ЧТО НУЖНО СДЕЛАТЬ —
Как, согласно тексту документа, назывался класс, в котором стояло пианино?

ТЕКСТ ДОКУМЕНТА —
_____
У меня есть несколько близких людей, помнящих очень многое из того, что было в нашей жизни, и помнящих Таньку практически столько же, сколько я, и я их ценю сегодня, как такие хрупкие драгоценные сосуды, заменить которые просто невозможно. И уже не имеют значения политические или прочие разногласия, потому что в них и только в них живет моя Нюша и будет жить, пока живут они и живу я. И, хотя они помнят все со своей стороны, а это сторона совершенного другая, с другими акцентами и другой выгодой, мы никогда ничего не вспоминаем вместе. То есть можно точно также, как я Нюшу в больнице, спросить: ты помнишь, да, конечном, помню. И все – никакого погружения в прошлое, оно как бы мгновенно начинает подгорать, скукоживаться, мельчать, истончаться, если пытаешься его с кем-то разделить, становится формальным, угловатым и теряет судорожное ощущение системы корней.

Но вся моя жизнь, если я не пишу в этот момент о другом, о политике или еще о чем-то, состоит в игре на этом странном и струнном инструменте, почти все становится источником мгновенно, как пузыри на лужах во время дождя, вспухающих картинок прошлого. Вот еду в машине, где играет подряд спутниковое радио с каналом Gold 60-s, и каждая третья или четвертая мелодия начинает разматывать этот клубок Ариадны. Вот эту на четвёртом этаже нашей школы, где стояло пианино, пел наш Валерка Филатов, главный протагонист поп-музыки в нашем классе. Я помню, как именно он, под аккомпанемент Вовки Преснякова, пел эту «Sunny I love you», и мы все были уверены, что это о любви к девушке-женщине, которую мы все ждали, пока исключительно в ее физическом преломлении, но никто и подумать не мог, что это о прощании с братом.

Я знаю несколько своих одноклассников, которые, несомненно, помнят об этом с не менее глубоким рельефом подробностей, но у нас не получается вспомнить об этом вместе. Мы не можем соединить наши разделенные воспоминания, они именно что разделены, и соединяясь, теряют что-то самое в них важное. А вот когда я думаю о тех, кто уже с нами нет, то мне почему-то легче представить возможность вот этого совместного погружения в прошлое. Вот, тот же Вовка Пресняков, у нас с ним был очень сложный инцидент, когда он зачем-то донес на меня руководителю нашей секции каратэ, что я — антисоветчик и собираюсь уезжать. И, как я понимаю, он жил с этой мукой потом всю жизнь, хотя я давно его простил: импульсивный, пошел на поводу слабости, желая подвинуть меня. И, несомненно, муками совести давно все искупил. Но я все равно думаю о нем, как моем близком друге, особенно в первые годы после школы, помню, его девушку Олю, его фотографию с ней у фонтана на площади Александерплац (его отец был чиновник немалого ранга). Помню, как он чудесно играл на пианино рок-р-ролы, и как аккомпанировал Валерке Филатову в «Истории-4» (так назывался этот класс, где стояло пианино). И многие мелодии шестидесятых и семидесятых окрашены чувством совместного переживания, пережевывания вместе с Вовкой Пресняковым, с которым мне легче вспоминать мою Таньку, потому что и его больше нет.
_____
ИЗВЛЕЧЁННЫЕ ДАННЫЕ —
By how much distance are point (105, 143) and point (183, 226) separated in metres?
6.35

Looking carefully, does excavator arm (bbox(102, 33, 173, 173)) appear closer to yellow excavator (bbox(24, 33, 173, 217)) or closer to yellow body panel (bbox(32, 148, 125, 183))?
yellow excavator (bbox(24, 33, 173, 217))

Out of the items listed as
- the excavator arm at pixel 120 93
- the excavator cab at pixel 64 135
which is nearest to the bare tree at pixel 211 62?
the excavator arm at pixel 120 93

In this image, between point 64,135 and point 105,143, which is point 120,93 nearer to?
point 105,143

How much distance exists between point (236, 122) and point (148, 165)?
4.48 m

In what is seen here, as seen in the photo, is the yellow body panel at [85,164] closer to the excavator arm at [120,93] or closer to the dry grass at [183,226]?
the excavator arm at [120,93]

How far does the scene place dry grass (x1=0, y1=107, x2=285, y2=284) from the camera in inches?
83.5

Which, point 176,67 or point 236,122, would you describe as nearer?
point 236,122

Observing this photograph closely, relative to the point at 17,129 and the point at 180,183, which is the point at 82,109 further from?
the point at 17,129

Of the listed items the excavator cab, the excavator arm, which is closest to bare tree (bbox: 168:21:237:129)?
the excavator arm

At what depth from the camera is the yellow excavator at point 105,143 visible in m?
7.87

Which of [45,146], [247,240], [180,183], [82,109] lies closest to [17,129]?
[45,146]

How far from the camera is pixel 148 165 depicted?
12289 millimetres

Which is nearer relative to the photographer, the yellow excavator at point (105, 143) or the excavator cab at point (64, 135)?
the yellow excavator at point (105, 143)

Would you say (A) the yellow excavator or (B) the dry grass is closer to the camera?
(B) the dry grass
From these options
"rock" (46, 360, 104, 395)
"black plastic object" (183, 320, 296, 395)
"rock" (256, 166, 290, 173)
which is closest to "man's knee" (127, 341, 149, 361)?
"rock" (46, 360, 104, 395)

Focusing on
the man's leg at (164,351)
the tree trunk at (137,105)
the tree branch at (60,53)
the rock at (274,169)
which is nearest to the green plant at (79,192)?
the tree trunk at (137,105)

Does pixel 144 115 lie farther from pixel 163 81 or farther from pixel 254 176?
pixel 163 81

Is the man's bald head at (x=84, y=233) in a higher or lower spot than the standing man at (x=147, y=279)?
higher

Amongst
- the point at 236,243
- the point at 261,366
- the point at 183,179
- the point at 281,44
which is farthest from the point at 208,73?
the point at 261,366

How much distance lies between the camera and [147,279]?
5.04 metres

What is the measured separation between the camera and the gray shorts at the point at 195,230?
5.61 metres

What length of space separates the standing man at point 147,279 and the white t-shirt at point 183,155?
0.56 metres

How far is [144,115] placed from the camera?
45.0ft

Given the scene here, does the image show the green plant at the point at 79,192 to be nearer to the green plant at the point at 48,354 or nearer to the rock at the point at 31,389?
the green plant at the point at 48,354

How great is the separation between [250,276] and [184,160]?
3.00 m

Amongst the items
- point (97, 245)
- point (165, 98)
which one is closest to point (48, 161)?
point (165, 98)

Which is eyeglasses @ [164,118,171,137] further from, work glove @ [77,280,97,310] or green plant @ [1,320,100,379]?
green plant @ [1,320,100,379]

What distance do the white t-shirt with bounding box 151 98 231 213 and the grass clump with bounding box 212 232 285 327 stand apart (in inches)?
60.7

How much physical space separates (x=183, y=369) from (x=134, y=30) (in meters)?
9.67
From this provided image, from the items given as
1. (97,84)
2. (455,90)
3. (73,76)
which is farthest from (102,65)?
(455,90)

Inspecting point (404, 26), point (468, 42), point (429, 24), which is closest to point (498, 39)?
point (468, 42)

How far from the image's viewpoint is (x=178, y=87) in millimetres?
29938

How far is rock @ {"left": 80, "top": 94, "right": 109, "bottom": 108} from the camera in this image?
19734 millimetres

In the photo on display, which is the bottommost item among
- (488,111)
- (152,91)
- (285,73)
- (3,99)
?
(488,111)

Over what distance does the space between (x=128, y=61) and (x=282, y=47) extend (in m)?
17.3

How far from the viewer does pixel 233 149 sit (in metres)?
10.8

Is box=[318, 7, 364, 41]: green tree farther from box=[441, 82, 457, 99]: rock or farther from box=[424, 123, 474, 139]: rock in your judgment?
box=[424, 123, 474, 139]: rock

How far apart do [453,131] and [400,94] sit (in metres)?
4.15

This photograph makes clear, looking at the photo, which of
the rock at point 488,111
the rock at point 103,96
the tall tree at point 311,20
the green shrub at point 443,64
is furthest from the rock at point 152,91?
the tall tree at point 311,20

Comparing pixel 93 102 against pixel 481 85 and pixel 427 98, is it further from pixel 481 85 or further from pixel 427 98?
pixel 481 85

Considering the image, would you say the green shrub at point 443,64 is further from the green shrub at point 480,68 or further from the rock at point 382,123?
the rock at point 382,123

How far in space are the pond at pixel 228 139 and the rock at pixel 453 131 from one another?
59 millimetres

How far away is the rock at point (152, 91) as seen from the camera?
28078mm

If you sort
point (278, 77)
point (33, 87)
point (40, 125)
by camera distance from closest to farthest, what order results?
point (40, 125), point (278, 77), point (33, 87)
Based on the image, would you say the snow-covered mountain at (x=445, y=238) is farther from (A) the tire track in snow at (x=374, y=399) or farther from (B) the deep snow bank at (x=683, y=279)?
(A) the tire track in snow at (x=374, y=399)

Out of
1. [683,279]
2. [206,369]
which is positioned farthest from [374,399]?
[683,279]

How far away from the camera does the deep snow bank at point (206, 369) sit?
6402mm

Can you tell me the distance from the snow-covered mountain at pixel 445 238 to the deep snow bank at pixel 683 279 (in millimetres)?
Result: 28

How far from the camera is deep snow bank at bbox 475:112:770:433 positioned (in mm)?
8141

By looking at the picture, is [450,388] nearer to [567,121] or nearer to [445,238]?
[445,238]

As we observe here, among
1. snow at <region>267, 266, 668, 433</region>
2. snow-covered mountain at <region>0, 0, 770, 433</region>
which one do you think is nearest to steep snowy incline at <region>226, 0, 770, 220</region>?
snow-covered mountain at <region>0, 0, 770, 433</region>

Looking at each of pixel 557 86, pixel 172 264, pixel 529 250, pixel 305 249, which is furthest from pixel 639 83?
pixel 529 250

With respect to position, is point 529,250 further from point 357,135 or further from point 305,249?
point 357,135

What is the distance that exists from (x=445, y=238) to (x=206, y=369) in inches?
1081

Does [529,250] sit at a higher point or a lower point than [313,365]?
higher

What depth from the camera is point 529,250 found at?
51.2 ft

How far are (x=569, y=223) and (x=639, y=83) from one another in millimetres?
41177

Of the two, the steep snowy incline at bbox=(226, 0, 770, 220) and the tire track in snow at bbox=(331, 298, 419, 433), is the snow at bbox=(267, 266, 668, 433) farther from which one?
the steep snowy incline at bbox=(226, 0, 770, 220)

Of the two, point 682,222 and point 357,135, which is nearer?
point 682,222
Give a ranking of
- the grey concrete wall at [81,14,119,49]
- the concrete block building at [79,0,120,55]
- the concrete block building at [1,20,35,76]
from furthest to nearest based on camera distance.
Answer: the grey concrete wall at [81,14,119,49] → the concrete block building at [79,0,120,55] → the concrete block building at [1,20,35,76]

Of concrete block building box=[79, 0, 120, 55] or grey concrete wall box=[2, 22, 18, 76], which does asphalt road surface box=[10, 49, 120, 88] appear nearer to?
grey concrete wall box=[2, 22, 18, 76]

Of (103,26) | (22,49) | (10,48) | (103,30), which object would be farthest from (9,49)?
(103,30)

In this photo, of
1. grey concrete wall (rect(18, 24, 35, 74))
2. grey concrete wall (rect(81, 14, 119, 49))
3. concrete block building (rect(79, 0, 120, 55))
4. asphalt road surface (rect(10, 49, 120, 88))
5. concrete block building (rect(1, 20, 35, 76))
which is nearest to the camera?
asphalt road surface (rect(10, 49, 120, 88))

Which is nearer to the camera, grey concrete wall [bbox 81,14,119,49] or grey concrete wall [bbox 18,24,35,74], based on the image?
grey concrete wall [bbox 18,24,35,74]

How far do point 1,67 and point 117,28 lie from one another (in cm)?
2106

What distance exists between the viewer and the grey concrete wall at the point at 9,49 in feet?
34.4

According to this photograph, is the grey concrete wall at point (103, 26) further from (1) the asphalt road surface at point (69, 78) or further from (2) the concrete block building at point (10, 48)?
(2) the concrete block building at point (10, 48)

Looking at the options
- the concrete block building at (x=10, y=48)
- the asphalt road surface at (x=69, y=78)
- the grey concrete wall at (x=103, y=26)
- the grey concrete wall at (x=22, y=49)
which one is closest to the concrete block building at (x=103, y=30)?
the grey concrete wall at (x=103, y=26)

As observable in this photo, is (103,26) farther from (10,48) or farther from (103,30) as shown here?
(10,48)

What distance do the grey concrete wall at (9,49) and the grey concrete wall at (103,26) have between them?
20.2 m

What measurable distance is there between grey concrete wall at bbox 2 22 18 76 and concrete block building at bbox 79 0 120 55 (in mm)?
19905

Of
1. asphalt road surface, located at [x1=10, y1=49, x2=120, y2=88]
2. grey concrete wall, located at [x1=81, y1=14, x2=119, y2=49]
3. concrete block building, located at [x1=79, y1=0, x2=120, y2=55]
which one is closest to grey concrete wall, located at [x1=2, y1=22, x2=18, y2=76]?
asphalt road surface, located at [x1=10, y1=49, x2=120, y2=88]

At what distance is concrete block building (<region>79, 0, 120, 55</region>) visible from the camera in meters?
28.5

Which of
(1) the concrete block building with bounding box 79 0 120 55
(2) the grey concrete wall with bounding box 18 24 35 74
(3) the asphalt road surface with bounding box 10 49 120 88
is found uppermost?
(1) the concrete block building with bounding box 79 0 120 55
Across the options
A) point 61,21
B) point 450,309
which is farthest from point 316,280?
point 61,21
_____
ОТВЕТ НА ЗАДАНИЕ —
Этот класс назывался «История-4».